TEXTE »
▬▬▬
De zoos et d’autres…
S'il fallait définir la session 2019 du FIFO à Tahiti, admettons et à juste titre, qu’elle
est devenue l’espace des revendications océaniennes : le Grand Prix en est
la preuve. Le documentaire, avec le sérieux de ses informations, le choc de ses
images a rempli sa mission de tribune médiatique, face au monde qui l’ignore.
« Justice ! » est l’appel que lance
l’Océanie, sur tous les fronts. « Justice climatique », dans
l’immédiat : elle dépasse les cris d’alarme, lancés précédemment et restés
sans réponse. Le déluge est en cours, il se nomme montée des eaux. Les « réfugiés climatiques » ne sont
plus une prévision de savants fous, mais la réalité que porte à l’écran
Matthieu Rytz dans Anote’s Ark, l’Arche d’Anote. En effet, Anote (Tong), ex-président des
Kiribati, porte à bout de bras sa république, œuvrant pour la solution
ultime du transfert des populations, les pieds dans l’eau de l’océan.
Un grand-prix emblématique |
“Justice historique” invoque l'Océanie : quêtant la
réhabilitation du soi-disant “sauvage”, dans sa pleine et entière dignité
d’être humain, quand le mythe du “monstre cannibale” justifiait la supériorité
ethnique et la conquête coloniale des grandes puissances occidentales, à coups
d’exhibitions foraines. Ce n’est pas
tâche facile et Pascal Blanchard, co-réalisateur avec Bruno Victor-Pujebet de Sauvages,
au cœur des zoos humains, ne le
sait que trop ! Contesté pour avoir décrypté le langage d’une trop longue
époque (1810-1940) et en avoir déballé l’idéologie rampante, qui contamine
encore les sociétés d’aujourd’hui.
« Justice sociale,
économique », réclame l'Océanie : pour tant de minuscules îles, tributaires du système
coercitif de la mondialisation. « Justice culturelle », proclame l'Océanie : pour avoir été trahie par les critères, les
exactions, les manipulations de certains ethno-voyageurs qui refusent de
renverser leurs perspectives, mais s’accaparent les biens sacrés et les
dépouilles de leurs hôtes.
« Justice identitaire », supplie l'Océanie: pour le 3ème genre et les
minorités.
▬▬▬
EXERCICE 1 »
Recopiez tout le passage du texte allant de « Un grand-prix emblématique » jusqu'à « les sociétés d’aujourd’hui. », en changeant « conquête coloniale » en « domination coloniale ».
Les entrées n'ont aucun rapport avec le texte.

(Liste des données)
▬▬▬
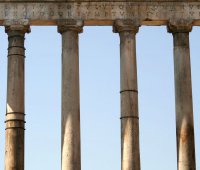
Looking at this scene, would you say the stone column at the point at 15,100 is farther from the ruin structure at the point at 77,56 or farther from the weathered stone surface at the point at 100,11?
the weathered stone surface at the point at 100,11

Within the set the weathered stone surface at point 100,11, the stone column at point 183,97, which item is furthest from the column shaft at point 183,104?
the weathered stone surface at point 100,11

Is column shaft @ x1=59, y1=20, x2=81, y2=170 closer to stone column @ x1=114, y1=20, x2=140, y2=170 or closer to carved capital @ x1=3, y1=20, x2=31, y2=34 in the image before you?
carved capital @ x1=3, y1=20, x2=31, y2=34

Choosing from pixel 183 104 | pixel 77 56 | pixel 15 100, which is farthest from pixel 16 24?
pixel 183 104

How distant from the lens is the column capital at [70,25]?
37.7m

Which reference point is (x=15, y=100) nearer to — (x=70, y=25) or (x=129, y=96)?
(x=70, y=25)

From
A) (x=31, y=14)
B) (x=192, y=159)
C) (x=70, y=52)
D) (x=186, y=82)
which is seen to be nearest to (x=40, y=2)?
(x=31, y=14)

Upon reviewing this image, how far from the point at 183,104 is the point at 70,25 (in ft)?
25.1

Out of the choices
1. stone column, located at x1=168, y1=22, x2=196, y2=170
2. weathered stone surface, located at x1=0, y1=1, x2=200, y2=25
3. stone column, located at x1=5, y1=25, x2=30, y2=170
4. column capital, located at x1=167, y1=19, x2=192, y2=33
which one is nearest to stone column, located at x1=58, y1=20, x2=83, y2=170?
weathered stone surface, located at x1=0, y1=1, x2=200, y2=25

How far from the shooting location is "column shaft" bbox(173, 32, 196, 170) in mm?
36531

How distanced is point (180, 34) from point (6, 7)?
9872 mm

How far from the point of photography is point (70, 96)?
36812 mm

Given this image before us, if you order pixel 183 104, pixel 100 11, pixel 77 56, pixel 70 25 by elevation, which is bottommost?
pixel 183 104

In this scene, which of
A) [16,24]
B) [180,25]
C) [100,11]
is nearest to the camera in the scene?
[16,24]

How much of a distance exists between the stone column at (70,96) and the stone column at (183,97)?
17.9 ft
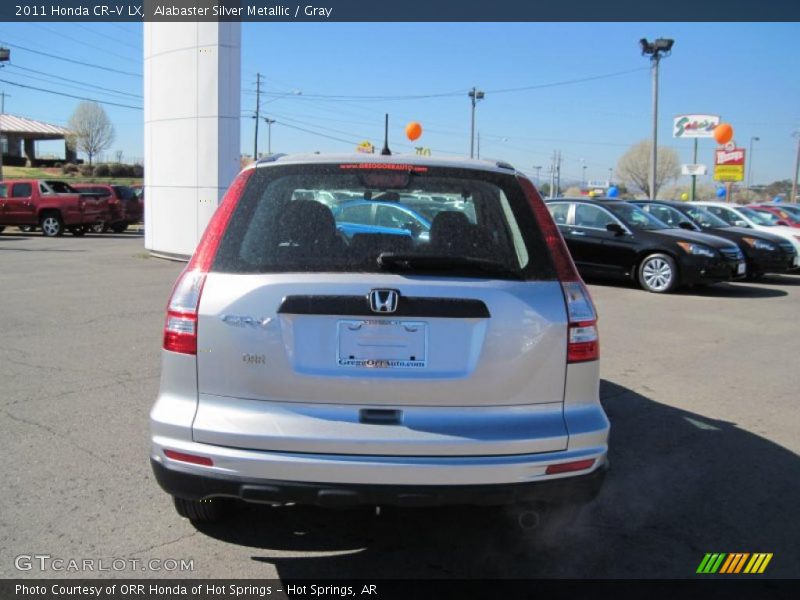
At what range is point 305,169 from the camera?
3057mm

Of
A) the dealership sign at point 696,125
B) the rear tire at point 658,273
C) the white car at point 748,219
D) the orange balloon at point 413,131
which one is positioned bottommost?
the rear tire at point 658,273

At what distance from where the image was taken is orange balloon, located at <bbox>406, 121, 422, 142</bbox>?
24.4 meters

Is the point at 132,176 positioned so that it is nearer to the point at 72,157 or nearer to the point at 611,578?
the point at 72,157

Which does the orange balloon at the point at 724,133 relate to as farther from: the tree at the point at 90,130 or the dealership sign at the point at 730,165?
the tree at the point at 90,130

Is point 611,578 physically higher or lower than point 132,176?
lower

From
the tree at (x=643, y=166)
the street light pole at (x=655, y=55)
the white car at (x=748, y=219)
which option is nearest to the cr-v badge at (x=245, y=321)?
the white car at (x=748, y=219)

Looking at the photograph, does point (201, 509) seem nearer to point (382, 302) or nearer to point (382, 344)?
point (382, 344)

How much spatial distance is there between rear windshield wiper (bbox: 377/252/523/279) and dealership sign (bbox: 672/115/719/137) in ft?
153

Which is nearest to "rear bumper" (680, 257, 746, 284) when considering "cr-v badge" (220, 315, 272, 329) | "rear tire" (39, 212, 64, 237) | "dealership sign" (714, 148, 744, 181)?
"cr-v badge" (220, 315, 272, 329)

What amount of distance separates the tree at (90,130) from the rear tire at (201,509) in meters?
88.2

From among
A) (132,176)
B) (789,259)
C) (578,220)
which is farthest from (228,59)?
(132,176)

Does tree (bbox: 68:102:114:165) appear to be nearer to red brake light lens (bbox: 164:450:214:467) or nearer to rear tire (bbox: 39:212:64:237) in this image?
rear tire (bbox: 39:212:64:237)

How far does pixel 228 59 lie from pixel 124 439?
11.8 meters

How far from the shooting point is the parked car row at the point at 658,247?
12234 millimetres
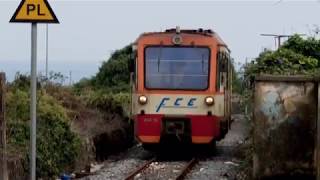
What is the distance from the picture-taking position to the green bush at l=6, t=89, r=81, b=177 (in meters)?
13.9

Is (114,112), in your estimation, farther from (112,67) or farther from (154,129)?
(112,67)

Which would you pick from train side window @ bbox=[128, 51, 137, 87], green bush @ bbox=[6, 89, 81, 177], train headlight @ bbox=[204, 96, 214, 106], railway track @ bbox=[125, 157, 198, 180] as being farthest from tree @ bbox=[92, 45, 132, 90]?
green bush @ bbox=[6, 89, 81, 177]

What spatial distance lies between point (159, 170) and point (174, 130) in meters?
2.01

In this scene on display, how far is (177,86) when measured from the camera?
18.6m

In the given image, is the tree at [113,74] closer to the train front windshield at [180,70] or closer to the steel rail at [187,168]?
the train front windshield at [180,70]

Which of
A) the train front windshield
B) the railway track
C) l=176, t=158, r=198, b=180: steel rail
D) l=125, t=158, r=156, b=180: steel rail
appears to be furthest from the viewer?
the train front windshield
▬▬▬
EXERCICE 2 »
Comptez les lignes des entrées qui contiennent la chaîne « bush », en respectant les majuscules et minuscules. Donnez uniquement le nombre.

CORRIGÉ 1 »
Un grand-prix emblématique |
“Justice historique” invoque l'Océanie : quêtant la
réhabilitation du soi-disant “sauvage”, dans sa pleine et entière dignité
d’être humain, quand le mythe du “monstre cannibale” justifiait la supériorité
ethnique et la domination coloniale des grandes puissances occidentales, à coups
d’exhibitions foraines. Ce n’est pas
tâche facile et Pascal Blanchard, co-réalisateur avec Bruno Victor-Pujebet de Sauvages,
au cœur des zoos humains, ne le
sait que trop ! Contesté pour avoir décrypté le langage d’une trop longue
époque (1810-1940) et en avoir déballé l’idéologie rampante, qui contamine
encore les sociétés d’aujourd’hui.

CORRIGÉ 2 »
3